More Tampa Bay property owners than ever before failed to pay their real estate taxes this year.



The
surge is unprecedented, officials say, and the reasons are clear: a
slumping real estate market, stagnant wages, growing unemployment and
the rising cost of energy, goods and services....



In Pinellas, those numbers rose nearly 23 percent this year, coming on top of a 37 percent increase last year.
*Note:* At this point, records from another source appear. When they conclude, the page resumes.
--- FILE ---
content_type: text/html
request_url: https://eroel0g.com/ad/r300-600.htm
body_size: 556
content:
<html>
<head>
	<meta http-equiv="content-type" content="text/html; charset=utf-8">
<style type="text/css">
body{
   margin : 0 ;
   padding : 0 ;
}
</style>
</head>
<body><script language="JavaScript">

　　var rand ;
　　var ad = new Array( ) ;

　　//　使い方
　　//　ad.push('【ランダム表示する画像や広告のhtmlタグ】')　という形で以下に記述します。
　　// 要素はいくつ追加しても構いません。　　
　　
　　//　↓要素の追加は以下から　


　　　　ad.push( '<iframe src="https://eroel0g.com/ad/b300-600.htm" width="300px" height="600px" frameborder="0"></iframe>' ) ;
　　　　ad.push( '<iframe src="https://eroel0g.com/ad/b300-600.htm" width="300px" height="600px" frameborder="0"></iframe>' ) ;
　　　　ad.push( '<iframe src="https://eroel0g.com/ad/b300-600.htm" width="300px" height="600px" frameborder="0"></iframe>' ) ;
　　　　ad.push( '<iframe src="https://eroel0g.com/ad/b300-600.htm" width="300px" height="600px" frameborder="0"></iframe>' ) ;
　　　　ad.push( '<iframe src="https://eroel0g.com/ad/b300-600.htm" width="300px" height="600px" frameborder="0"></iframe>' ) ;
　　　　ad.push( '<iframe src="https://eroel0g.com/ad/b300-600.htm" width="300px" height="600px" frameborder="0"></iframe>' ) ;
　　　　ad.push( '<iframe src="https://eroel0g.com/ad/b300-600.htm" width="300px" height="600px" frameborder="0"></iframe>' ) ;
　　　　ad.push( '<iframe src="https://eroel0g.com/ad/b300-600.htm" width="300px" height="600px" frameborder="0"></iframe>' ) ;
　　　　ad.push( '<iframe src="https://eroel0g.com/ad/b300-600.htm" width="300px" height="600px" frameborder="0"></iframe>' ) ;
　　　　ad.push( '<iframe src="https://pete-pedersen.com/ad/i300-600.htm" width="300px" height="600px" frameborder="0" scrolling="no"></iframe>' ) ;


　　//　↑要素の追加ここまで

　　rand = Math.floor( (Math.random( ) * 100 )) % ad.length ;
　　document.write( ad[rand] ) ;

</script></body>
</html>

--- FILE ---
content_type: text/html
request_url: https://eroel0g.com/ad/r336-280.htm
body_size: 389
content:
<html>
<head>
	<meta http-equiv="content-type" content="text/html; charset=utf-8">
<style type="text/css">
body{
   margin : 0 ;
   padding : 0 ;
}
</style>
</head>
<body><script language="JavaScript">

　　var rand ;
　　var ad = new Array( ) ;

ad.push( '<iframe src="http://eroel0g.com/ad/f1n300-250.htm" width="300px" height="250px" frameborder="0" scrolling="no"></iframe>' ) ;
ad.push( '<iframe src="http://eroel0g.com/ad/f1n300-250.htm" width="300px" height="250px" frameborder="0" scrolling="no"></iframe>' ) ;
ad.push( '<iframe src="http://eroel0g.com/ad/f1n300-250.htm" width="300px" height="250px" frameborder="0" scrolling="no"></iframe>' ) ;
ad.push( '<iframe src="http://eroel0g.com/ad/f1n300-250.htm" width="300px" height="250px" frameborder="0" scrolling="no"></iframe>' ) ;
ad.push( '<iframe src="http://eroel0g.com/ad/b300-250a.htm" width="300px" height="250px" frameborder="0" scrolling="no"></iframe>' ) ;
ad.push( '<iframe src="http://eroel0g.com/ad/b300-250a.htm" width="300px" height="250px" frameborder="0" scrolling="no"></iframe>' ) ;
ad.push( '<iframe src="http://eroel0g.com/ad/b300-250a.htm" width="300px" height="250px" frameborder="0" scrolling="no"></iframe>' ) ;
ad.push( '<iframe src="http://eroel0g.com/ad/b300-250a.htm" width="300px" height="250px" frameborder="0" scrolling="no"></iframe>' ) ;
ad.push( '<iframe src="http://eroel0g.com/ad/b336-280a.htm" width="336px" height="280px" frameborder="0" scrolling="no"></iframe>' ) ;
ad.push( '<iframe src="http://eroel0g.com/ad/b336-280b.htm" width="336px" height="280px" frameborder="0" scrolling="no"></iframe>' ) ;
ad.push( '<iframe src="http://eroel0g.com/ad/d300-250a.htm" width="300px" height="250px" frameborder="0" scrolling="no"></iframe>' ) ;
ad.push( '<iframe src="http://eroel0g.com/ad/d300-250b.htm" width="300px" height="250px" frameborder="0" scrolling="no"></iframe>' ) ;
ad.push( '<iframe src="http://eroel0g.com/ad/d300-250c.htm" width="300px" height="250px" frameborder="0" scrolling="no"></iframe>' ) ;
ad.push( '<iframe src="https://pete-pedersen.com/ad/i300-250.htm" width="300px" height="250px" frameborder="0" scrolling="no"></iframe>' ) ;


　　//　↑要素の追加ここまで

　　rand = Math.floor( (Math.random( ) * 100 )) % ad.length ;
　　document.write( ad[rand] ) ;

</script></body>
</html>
Other counties saw even bigger increases this year: 27 percent in Hernando, 30 percent in Hillsborough and 33 percent in Pasco. 



Statewide
figures are not available, but counties around Florida have seen, on
average, about a 20 percent hike this year in the number of unpaid
property tax accounts...

Unpaid taxes are a small but growing problem.  Most taxes are still being paid on time and the expected value of collection efforts are still high so most municipalities are not threatened by a rash of unpaid taxes.  However the big problem is a reduction in the tax base as property values first stagnated and then declined for several years in a row.  Most local governments' assessments services lag the market for a few years.  In normal times, homeowners like this as normal appreciation is not taxed for a couple of years, they get a freebie.  However in times of a declining market, homeowners want to have the government reassess every year if not every week as they want their tax bill to follow the market downwards. The  Cleveland Plains Dealer is seeing this happen:

The overall value of Summit County homes dropped 1 percent
in this year's reappraisal - making it the first
county- wide decrease in recent Ohio history.



That means a small part of most homeowners' tax bills
will decrease. But there are bigger implications for some
school districts: They will collect less money from recently
passed general levies, or they will never see the increased
revenue they expected.



"It's just never happened," said Scott
Ebright, spokesman for the Ohio School Boards Association.
"Property taxes have always increased."....



Cuyahoga Treasurer Jim Rokakis estimates a 10 percent
reduction in assessed property values would cost Cleveland
$10 million in revenue and its school district $3 million.

Most communities in this country will be facing either zero growth or significant declines in their assessable tax base over the next few years.  Projects that made sense to fund with the assumption of inflation based growth no longer will make sense; service expansions that were viable with no changes in the millage rate will no longer by viable, and the maintenance of current services may only be sustained by increasing millage rates or finding new revenue sources.



I think stories like this will open the way to the tax revolt of 2010 as the pain will be too strong.  As I wrote last December:


it is easier to assemble a narrow coalition to protect fixed slices of
the pie. And as an intermediate term strategy this is a good way to
reap a tax revolt within the next couple of years as the politics of
pain will be too strong and the pallative of short term relief will be
tempting; thus the symptoms of the underlying problems of short term
pervese incentives, decreasing cutting edge productivity, loose credit
and perpetual debt will be addresse without actually changing the
actual structure of these trends.

I wrote in November that the local politics of housing and taxes will get increasingly nasty as there is a significant concentration of pain......

Significant local pressure will be brought to maintain services, improve the schools, at least comparatively, and cut tax rates and tax bills all at the same time.  This will not happen as services and schools require money.  But this will be the local political dynamic as governments will be forced between revenues and services or low taxes and no services.  Local politics across the country will get very nasty in the near future as the fundamental revenue planning assumption of always increasing property taxes will have been smashed during this budget cycle and one time fixes are used up.